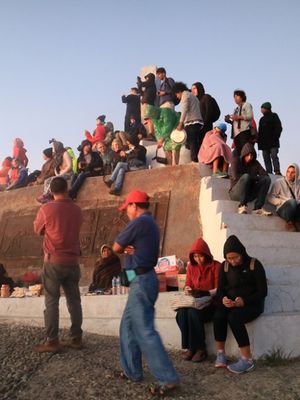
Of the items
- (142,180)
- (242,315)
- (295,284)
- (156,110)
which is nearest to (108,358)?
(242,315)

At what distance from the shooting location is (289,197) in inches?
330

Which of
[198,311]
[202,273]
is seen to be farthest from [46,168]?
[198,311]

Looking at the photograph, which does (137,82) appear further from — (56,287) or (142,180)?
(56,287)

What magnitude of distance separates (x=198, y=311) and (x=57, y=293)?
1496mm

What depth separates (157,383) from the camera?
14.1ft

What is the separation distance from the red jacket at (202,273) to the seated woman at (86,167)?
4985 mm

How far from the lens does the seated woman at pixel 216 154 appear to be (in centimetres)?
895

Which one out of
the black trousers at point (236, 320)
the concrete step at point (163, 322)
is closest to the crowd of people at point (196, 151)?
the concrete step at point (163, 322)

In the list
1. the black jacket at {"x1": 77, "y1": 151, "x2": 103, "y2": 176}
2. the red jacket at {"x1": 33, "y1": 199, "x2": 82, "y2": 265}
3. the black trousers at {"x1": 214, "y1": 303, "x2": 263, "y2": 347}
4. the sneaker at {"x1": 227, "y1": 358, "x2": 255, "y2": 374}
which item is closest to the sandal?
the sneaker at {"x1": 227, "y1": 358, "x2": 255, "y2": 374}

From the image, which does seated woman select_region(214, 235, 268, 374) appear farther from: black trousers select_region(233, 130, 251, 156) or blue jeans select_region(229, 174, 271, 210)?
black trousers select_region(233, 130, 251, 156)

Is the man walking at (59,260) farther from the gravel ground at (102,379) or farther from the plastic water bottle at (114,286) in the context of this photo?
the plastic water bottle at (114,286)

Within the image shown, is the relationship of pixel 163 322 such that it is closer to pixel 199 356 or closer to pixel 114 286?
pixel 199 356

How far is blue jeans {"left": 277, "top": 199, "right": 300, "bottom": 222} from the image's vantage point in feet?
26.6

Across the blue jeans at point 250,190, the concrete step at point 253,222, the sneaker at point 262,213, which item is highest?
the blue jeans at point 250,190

--------------------

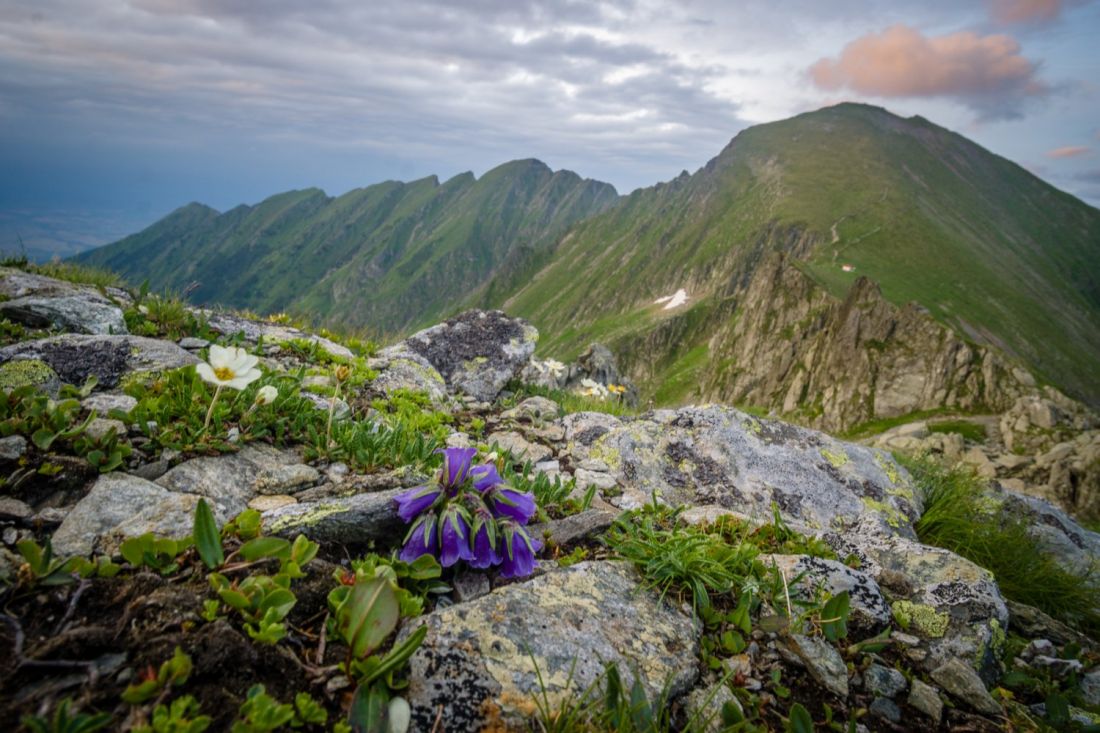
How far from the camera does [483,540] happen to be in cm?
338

--------------------

EXERCISE: Count the lines in the records above that contain the word "closest". Reply with the number alone.

OUTPUT BELOW: 2